Project 2673 - Linux SMP

Moderators: Site Moderators, FAHC Science Team

MichaelO
Posts: 50
Joined: Tue Jan 01, 2008 8:59 pm

Project 2673 - Linux SMP

Post by MichaelO »

Project 2673 appears to run fine on my Linux (Ubuntu 8.04) machine, but it cretaes a Unitinfo.txt file in the root FAH folder that is 80+ Megabytes in size. This causes problems for monitoring software and the size seems excessive. Is there some valid reason for this?
Last edited by MichaelO on Mon Nov 10, 2008 3:01 pm, edited 1 time in total.
Image
uncle_fungus
Site Admin
Posts: 1288
Joined: Fri Nov 30, 2007 9:37 am
Location: Oxfordshire, UK

Re: Project 2673 - Linux SMP

Post by uncle_fungus »

Can you run `head' on the file and post the output, that will at least give us an indication of what is being written to the file.

Code: Select all

head unitinfo.txt
Xilikon
Posts: 155
Joined: Sun Dec 02, 2007 1:34 pm

Re: Project 2673 - Linux SMP

Post by Xilikon »

80,000 megabytes as in 80 Gb ?
Image
MichaelO
Posts: 50
Joined: Tue Jan 01, 2008 8:59 pm

Re: Project 2673 - Linux SMP

Post by MichaelO »

Uncle_Fungus.

Neither head, nor attempts to open with Gedit produced any meaningful results.

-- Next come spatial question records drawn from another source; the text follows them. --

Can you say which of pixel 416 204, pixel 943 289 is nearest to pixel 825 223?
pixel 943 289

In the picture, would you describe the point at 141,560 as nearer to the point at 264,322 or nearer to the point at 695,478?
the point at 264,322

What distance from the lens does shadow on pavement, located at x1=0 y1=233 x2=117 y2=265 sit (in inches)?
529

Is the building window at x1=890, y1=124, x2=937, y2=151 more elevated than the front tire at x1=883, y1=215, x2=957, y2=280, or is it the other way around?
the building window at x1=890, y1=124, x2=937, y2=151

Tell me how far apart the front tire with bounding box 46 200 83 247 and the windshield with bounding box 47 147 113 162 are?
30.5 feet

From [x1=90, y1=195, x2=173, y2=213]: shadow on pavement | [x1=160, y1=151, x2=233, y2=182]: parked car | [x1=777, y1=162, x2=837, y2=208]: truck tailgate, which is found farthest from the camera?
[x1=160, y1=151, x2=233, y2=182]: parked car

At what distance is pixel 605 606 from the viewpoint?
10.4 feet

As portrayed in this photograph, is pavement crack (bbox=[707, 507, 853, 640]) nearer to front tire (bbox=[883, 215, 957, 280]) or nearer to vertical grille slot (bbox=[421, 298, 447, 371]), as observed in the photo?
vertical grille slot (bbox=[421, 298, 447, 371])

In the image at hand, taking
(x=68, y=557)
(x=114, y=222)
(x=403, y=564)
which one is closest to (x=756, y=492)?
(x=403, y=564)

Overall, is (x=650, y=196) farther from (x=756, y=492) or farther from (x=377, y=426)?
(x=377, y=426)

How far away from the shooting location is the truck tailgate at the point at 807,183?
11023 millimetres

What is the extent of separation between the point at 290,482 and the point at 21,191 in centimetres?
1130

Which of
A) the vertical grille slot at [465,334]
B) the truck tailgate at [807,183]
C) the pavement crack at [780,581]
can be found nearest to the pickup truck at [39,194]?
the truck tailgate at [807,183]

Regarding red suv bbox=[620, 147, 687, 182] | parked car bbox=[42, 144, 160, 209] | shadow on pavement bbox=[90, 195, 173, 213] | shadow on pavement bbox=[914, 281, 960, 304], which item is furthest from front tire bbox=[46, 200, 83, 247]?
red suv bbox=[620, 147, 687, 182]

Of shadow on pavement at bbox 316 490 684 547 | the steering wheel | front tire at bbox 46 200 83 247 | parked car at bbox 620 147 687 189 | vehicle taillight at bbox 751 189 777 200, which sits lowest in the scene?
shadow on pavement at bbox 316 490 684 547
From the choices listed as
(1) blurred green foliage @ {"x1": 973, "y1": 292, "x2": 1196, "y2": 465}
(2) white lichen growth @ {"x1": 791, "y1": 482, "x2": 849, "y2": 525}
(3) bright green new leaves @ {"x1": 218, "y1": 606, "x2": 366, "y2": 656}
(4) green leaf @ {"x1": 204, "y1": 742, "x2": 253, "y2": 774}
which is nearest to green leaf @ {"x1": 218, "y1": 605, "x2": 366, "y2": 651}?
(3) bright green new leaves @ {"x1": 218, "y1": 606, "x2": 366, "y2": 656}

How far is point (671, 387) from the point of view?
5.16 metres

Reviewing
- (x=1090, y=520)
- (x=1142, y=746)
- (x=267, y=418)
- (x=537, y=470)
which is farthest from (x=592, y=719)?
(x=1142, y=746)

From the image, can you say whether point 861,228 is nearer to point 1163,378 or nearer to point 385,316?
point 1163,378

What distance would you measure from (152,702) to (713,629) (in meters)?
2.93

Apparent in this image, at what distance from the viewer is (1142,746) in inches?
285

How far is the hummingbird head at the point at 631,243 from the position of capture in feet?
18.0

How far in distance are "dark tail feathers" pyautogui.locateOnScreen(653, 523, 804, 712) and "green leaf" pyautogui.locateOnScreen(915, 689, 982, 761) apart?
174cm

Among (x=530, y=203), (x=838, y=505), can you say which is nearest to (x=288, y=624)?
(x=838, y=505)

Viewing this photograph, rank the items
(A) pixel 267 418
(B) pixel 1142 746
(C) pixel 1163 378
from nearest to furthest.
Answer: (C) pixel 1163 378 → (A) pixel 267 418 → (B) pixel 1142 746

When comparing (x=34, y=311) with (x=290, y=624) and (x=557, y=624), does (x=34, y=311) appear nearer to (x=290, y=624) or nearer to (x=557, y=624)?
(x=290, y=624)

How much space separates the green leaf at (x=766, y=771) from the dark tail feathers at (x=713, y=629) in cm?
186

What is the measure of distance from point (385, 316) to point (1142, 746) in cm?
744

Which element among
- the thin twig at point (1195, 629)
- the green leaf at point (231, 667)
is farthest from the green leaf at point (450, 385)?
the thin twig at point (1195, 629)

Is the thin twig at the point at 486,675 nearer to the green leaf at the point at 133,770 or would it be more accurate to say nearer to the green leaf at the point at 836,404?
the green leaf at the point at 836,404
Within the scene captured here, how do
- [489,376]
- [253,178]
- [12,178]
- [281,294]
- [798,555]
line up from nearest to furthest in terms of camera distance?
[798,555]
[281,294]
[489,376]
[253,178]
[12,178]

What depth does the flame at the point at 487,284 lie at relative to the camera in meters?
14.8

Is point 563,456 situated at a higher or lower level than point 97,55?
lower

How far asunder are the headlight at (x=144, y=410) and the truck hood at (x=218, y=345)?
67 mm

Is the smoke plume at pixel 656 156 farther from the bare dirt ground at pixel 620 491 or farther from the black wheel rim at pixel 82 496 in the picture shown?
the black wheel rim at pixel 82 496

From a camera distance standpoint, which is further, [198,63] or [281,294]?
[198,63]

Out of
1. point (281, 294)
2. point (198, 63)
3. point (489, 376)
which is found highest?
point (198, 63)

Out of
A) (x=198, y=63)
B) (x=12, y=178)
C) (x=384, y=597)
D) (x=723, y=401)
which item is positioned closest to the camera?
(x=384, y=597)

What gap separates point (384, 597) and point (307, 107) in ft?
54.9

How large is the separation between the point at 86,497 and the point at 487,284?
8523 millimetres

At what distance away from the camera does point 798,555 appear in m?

Head produce nothing but a screen full of pipes ( | ) in the terminal output and Gedit just failed to open the file. My guess is that it is garbage, but when deleted it just reproduces itself. Very strange and I have only ever seen it with this WU.
Image
MichaelO
Posts: 50
Joined: Tue Jan 01, 2008 8:59 pm

Re: Project 2673 - Linux SMP

Post by MichaelO »

Xilikon wrote:80,000 megabytes as in 80 Gb ?
Xlikon - sorry - typo - 80 Megabytes - still quite large. Post corrected.
Image
uncle_fungus
Site Admin
Posts: 1288
Joined: Fri Nov 30, 2007 9:37 am
Location: Oxfordshire, UK

Re: Project 2673 - Linux SMP

Post by uncle_fungus »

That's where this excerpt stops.